WHAT IS EXPECTED
In the forum thread about Apple and Flash below, what does the poster say Apple has locked Flash out of?

READING PASSAGE
(begin)

View Full Version : Apple Hates Flash
This is an interesting and important read. (http://www.apple.com/hotnews/thoughts-on-flash/)I can think of many, many counter-arguments, but I'm gonna leave it alone until you've had a chance to read it.
For those who haven't been following geek news, Apple has locked Flash out of all its mobile devices, and now does not allow apps created with Adobe middleware to even be considered as apps on iPhone or iPad. And Herr Fuhrer Jobs has declared that, "People who want porn should get an Android phone," which indicates to me that on some level he desperately wants the iPhone to fail.
Interested to hear Orgahs' reactions to the anti-Flash screed.
Some of it doesn't sound that bad, but flash should be an optional plug-in anyway and up to the user.
Tellos Athenaios
04-29-2010, 17:41
A world with less Flash can only be a good thing. Amen. OTOH: A world with less of Apple's arrogance would be a much better place as well.
The question is thus: which do I dislike more? Rubbish websites that consist solely of a flash object to annoy everyone with fluttery effects, site sprawling with invasive in-your-face advertising on the one hand; or a totalitarian view on what people are allowed to do with their own property?
Tellos Athenaios
04-29-2010, 18:14
Some of it doesn't sound that bad, but flash should be an optional plug-in anyway and up to the user.

(end)

SUPPLIED DATA
(begin)

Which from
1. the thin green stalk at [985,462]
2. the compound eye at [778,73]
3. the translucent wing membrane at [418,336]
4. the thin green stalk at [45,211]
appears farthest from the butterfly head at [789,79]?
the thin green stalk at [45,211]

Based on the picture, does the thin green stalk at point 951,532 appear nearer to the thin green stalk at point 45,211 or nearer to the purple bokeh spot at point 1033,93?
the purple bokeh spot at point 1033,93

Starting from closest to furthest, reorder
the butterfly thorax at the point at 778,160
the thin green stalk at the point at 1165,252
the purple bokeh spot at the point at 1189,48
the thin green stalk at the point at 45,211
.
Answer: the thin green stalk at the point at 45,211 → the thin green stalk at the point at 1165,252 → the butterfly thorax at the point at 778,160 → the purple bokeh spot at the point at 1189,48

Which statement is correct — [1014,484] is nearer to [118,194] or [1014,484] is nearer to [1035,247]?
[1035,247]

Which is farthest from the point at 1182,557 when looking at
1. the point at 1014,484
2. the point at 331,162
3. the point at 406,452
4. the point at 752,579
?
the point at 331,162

(end)
(begin)

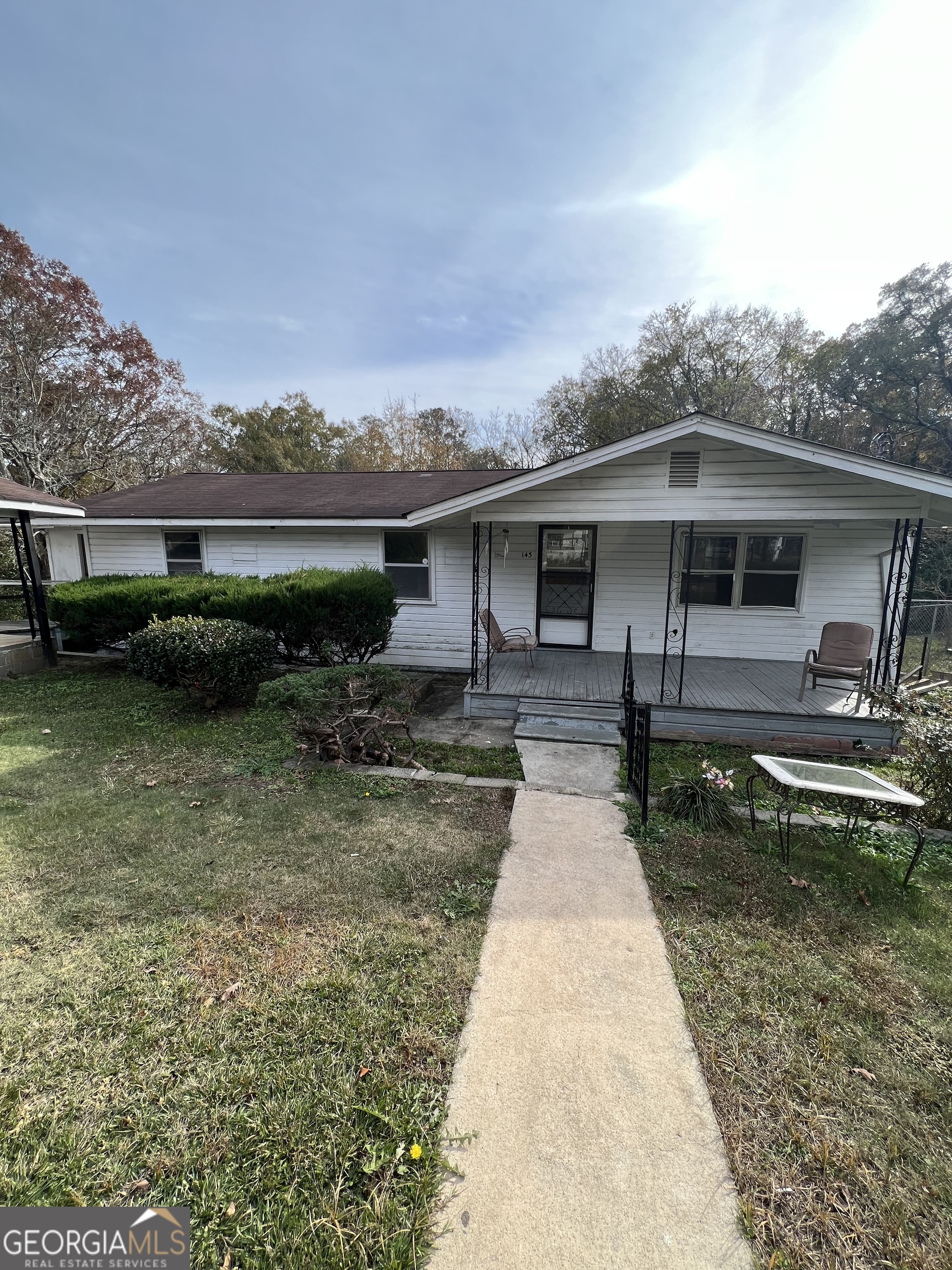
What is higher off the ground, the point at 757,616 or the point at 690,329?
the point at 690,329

(end)
(begin)

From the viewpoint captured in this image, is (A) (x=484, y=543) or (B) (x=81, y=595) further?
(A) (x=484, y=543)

(end)

TASK RESPONSE
All of Apple's mobile devices.